Black Lacquered Metal & Leather Magazine Rack, Attributed to Jacques Adnet, French, circa 1950
Black lacquered metal and leather magazine rack. French work attributed to Jacques Adnet. Circa 1950.
W. 39 cm × D. 18.5 cm × H. 40.4 cm
PRODUCT DETAILS
| Période | 1940–1950 |
|---|---|
| Dimensions en CM | 39 x 18.5 x 40.4 cm |
| Dimensions en INCH | 15.35 x 7.28 x 15.91 inch |
| Style | Mid-Century Modern |
| Matériaux | Leather |
PRODUCT DESCRIPTION
Jacques Adnet’s mastery lay not only in geometry but in his profound understanding of surface. As director of the Compagnie des Arts Français from 1928 to 1959, he oversaw an atelier in which every material was subjected to a process of transformation: wood was ebonised, leather was stitched and stretched, metal was lacquered to a uniform depth of colour. The result was an aesthetic in which the object’s surfaces carry the memory of the craft applied to them—nothing left raw, nothing left to chance, every face of every form worked and made deliberate.

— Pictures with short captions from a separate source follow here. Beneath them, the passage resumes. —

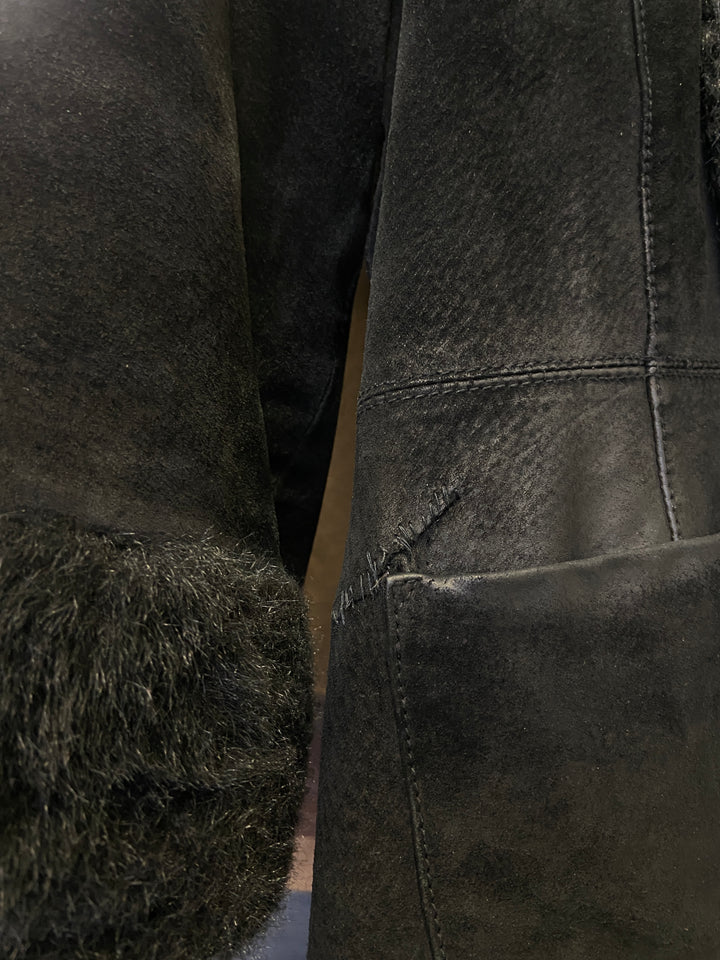 Vintage 90's Women Suede Sherpa Coat in BlackA0952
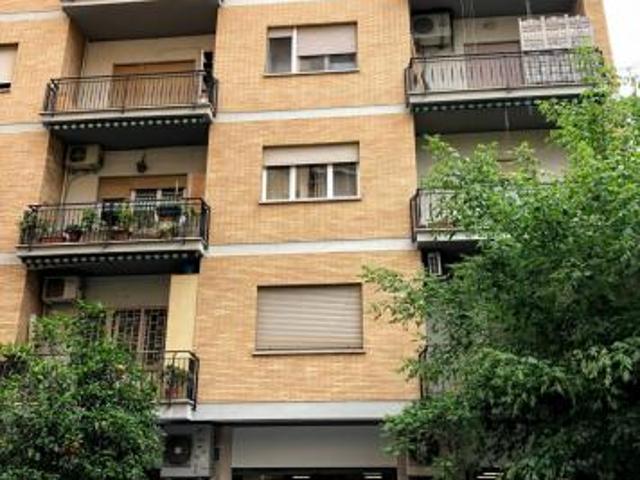 Quadrilocale in vendita a Roma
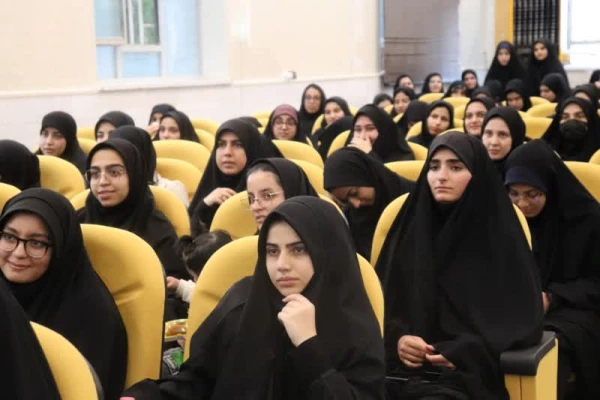 آیین بزرگداشت روز و هفته معلم، دهه کرامت و روز دختر در پردیس حضرت زینب کبری(س)  2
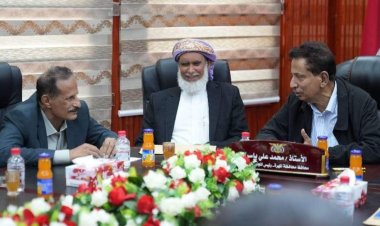 القميري وبن عفرار يلتقيان بمحافظ محافظة المهرة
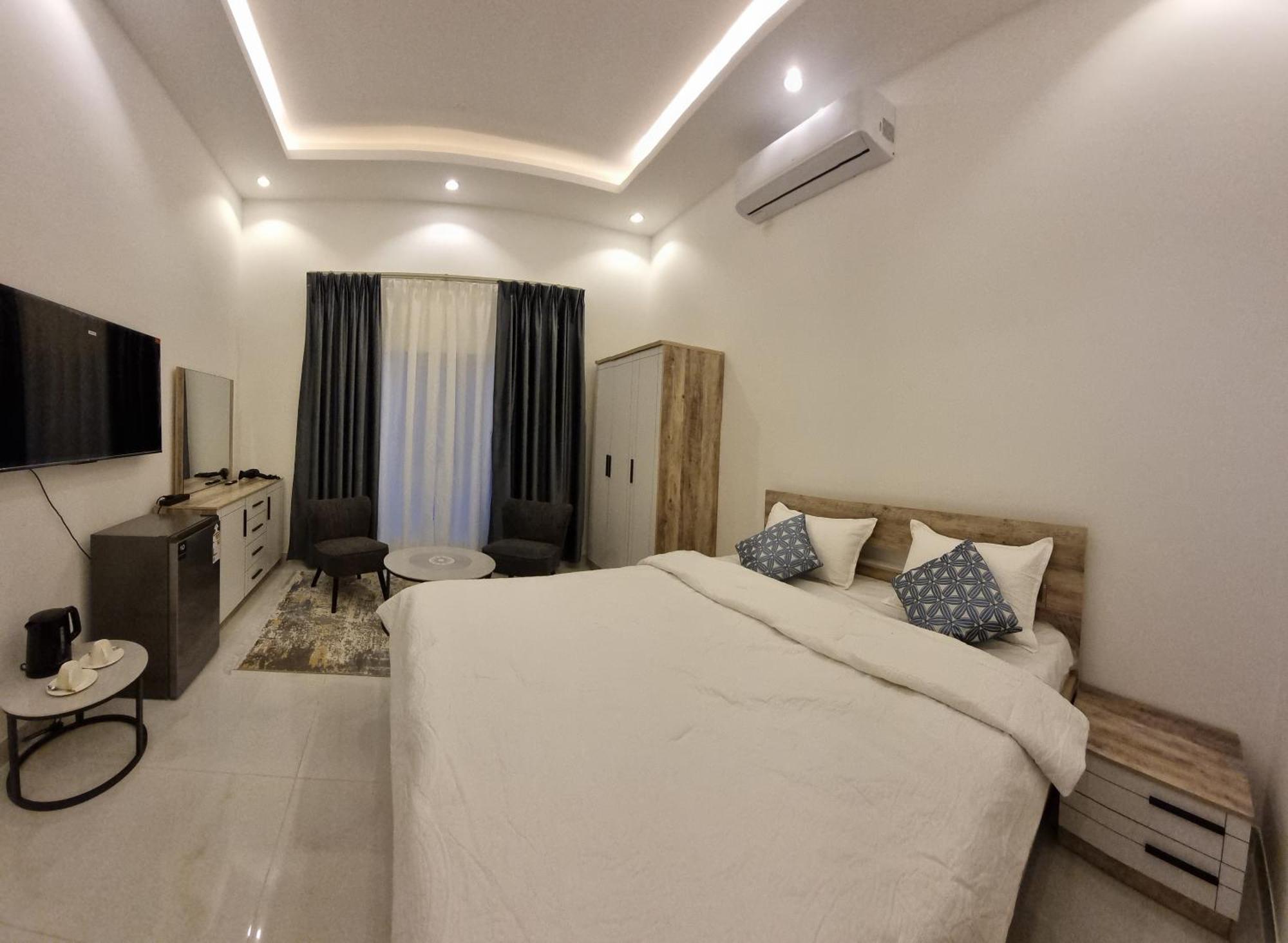 Elizabeth Hostel Muscat Exterior photo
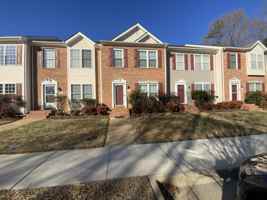 featured image of 2708 Goyne Loop #1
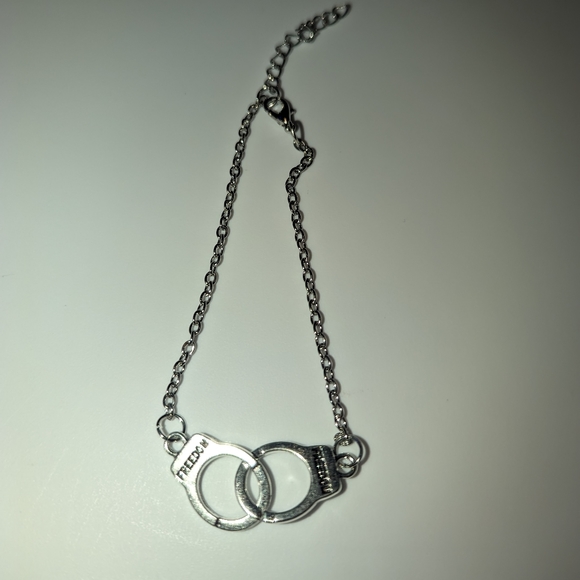 Fashion Handcuffs freedom single layer antique silver ankle bracelet - Picture 4 of 13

This magazine rack in black lacquered metal and leather is an eloquent demonstration of that programme. Both materials—lacquer and leather—are, at their root, traditions of protective transformation: lacquer, applied in successive coats, seals and perfects the metal beneath it, building a surface that is simultaneously armour and ornament; leather, tanned and prepared through a slow alchemical process, converts a perishable animal hide into a material of extraordinary durability and beauty. Adnet understood that these two worked surfaces, placed together, created not contrast but resonance—two different answers to the same question of how craft can make material endure. The taut leather panels, framed in black-lacquered steel, speak exactly that language.
French work, circa 1950, attributed to Jacques Adnet, in fine condition. Dimensions: W. 39 cm × D. 18.5 cm × H. 40.4 cm.